• Entries provided:
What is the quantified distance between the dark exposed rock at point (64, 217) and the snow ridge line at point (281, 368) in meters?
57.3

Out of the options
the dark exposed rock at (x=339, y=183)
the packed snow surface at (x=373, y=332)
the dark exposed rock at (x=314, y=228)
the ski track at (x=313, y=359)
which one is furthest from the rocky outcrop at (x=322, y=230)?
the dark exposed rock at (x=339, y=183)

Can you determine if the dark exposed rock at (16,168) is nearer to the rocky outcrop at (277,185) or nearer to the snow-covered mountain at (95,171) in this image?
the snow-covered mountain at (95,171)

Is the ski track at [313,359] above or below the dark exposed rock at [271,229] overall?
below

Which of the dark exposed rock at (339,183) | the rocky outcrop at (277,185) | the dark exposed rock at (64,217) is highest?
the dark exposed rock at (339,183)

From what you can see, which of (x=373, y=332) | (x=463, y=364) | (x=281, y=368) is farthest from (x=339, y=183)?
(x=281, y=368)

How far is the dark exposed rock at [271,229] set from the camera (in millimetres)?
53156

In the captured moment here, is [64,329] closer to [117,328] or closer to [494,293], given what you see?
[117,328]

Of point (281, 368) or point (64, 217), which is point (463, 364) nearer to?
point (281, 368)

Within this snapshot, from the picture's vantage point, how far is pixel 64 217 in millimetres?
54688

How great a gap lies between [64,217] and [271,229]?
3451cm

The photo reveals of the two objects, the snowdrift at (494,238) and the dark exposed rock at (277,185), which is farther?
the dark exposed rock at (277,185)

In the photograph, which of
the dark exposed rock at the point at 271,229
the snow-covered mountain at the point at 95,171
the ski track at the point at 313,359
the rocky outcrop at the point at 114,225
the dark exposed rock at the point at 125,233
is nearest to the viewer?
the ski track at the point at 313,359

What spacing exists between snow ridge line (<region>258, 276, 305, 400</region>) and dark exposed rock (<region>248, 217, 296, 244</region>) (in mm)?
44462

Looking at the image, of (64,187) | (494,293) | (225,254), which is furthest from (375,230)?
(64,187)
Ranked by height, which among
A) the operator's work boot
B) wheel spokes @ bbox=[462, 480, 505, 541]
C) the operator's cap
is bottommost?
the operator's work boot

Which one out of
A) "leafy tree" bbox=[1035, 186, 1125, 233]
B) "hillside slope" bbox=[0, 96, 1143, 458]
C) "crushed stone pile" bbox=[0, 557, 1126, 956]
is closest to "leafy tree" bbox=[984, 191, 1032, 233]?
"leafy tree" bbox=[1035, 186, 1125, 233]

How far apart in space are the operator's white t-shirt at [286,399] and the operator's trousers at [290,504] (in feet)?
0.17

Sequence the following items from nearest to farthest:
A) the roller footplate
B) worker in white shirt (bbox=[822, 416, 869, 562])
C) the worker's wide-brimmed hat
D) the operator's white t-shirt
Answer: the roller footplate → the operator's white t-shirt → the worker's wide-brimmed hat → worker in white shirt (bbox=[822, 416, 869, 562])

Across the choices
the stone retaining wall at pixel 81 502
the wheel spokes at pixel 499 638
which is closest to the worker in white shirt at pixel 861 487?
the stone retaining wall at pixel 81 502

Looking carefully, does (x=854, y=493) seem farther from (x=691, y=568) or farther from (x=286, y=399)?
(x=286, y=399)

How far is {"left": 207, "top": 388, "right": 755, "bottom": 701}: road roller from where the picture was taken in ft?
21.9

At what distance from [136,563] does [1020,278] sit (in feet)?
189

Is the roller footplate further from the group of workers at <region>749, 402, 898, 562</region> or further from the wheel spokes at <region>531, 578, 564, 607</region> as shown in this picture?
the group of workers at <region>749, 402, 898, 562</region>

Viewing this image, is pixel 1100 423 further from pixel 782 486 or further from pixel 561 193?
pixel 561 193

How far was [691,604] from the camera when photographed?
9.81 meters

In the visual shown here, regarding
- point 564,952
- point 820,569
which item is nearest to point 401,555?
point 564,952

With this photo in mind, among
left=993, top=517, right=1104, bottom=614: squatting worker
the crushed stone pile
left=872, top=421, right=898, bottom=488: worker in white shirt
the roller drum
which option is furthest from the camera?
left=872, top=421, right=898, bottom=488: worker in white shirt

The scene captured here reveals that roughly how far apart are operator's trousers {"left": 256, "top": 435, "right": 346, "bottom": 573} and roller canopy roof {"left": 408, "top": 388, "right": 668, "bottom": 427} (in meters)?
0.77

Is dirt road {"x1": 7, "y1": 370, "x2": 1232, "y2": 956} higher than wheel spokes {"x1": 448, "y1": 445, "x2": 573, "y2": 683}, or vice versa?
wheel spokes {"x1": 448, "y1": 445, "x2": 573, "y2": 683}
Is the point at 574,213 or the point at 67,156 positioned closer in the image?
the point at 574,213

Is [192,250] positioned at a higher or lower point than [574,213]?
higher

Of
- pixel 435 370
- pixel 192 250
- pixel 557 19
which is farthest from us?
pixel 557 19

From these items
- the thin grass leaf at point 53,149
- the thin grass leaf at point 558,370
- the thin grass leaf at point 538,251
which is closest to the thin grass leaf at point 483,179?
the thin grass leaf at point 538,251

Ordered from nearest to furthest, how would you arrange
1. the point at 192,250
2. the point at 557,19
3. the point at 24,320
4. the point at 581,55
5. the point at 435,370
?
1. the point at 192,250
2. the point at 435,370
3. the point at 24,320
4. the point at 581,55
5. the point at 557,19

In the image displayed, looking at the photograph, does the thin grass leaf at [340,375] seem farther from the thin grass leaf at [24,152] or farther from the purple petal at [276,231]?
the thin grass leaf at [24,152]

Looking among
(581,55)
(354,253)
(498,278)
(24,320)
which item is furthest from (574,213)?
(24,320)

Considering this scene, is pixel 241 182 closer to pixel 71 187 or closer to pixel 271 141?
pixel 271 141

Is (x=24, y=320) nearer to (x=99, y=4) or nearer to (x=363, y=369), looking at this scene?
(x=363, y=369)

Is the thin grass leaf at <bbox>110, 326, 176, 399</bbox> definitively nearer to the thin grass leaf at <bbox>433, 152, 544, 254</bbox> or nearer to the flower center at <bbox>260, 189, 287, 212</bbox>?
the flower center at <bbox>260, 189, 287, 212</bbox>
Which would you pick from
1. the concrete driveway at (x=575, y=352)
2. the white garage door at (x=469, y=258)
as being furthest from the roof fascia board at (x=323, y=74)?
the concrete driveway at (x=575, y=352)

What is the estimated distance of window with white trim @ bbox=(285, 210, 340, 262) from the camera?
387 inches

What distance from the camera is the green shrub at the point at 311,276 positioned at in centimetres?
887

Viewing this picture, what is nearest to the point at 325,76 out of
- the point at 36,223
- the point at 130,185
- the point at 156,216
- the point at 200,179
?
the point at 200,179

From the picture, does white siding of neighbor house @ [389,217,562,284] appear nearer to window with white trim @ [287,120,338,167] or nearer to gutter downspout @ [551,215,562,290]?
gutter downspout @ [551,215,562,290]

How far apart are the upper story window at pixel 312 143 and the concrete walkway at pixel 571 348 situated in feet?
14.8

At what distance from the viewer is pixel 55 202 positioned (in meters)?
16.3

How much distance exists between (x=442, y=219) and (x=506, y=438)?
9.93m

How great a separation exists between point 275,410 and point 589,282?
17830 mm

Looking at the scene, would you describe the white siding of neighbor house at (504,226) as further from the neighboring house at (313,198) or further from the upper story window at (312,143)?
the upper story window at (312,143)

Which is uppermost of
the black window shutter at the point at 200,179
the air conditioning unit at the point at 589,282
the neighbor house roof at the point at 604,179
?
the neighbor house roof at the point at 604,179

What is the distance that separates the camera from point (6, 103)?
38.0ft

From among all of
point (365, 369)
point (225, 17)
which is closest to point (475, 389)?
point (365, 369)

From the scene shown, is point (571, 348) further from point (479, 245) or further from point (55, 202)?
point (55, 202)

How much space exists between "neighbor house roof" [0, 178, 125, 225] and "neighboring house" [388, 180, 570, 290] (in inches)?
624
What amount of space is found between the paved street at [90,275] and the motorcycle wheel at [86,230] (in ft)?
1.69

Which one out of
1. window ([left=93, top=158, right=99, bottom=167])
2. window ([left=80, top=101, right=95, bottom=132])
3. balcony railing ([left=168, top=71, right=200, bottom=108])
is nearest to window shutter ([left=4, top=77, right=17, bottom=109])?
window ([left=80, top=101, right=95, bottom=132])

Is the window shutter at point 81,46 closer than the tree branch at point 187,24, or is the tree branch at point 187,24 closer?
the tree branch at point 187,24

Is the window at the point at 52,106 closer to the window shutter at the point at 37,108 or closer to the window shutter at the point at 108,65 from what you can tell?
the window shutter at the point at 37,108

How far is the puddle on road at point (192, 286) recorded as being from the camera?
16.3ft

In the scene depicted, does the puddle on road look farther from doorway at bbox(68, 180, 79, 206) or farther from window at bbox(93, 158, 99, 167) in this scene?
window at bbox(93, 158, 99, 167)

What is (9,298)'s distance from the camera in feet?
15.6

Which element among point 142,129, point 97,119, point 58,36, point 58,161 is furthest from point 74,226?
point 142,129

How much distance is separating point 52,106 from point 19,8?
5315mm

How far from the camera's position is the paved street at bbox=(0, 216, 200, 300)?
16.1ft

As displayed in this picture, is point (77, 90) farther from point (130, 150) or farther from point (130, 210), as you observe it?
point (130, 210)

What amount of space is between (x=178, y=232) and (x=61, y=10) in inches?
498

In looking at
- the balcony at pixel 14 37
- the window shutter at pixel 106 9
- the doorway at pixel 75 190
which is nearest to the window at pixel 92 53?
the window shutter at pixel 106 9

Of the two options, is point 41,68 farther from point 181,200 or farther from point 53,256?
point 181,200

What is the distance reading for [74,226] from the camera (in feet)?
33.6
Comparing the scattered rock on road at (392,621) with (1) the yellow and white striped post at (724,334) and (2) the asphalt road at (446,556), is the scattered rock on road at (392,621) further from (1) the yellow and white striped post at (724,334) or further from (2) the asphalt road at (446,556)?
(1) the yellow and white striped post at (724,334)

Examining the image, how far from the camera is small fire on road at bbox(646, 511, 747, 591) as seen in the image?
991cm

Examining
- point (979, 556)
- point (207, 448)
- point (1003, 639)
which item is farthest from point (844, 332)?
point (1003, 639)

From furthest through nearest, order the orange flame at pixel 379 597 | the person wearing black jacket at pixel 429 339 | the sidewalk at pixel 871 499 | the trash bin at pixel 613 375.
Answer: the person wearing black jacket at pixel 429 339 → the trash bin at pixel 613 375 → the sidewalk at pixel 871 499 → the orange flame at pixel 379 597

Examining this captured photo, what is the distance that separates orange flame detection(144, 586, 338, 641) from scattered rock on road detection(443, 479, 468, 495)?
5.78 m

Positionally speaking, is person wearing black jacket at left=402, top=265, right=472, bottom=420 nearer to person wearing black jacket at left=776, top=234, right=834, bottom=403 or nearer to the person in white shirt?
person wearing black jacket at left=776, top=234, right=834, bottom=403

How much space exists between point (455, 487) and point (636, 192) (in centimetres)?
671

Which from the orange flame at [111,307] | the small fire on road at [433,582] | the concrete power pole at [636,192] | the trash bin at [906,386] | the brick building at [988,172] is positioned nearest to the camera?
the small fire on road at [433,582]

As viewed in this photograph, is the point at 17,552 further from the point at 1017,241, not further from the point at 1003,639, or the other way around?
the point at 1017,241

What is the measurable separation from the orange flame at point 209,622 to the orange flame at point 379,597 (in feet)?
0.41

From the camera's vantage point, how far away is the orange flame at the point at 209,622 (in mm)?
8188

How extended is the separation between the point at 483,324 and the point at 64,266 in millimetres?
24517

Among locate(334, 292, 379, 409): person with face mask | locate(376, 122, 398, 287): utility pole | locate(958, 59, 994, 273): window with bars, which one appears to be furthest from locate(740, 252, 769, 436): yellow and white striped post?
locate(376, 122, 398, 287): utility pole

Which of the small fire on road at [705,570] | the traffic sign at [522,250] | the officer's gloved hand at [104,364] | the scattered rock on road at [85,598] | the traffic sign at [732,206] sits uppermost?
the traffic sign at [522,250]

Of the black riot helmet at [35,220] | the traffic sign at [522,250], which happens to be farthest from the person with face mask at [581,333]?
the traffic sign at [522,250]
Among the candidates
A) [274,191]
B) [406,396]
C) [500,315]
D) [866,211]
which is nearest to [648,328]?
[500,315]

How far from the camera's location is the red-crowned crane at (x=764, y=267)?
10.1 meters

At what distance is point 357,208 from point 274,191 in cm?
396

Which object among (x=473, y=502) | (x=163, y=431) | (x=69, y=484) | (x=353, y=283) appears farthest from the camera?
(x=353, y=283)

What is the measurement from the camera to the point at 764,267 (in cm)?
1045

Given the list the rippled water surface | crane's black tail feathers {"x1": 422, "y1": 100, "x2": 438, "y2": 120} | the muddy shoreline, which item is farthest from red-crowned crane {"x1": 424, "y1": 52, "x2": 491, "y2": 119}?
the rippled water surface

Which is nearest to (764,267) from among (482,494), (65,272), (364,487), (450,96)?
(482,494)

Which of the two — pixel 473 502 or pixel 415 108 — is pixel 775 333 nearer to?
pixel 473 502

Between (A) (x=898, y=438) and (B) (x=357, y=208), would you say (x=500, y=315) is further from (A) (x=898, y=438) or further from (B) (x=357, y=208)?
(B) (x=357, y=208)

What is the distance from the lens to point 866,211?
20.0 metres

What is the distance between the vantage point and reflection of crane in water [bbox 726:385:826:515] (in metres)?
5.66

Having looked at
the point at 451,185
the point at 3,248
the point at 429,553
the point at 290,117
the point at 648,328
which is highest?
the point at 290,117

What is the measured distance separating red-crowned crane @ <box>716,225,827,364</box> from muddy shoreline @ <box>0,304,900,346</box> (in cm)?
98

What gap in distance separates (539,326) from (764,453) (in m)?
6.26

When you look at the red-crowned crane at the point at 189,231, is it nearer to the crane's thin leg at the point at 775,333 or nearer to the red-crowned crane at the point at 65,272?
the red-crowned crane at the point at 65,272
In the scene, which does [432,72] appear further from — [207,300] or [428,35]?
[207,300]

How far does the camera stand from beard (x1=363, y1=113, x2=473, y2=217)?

• Set task:
Collect every line of the data above that contains the word "flower", and reproduce each such line in full. The match is case-sensitive.

• Full output:
Is the thin grass leaf at <bbox>110, 326, 176, 399</bbox> definitively nearer to the thin grass leaf at <bbox>433, 152, 544, 254</bbox> or nearer to the flower center at <bbox>260, 189, 287, 212</bbox>?
the flower center at <bbox>260, 189, 287, 212</bbox>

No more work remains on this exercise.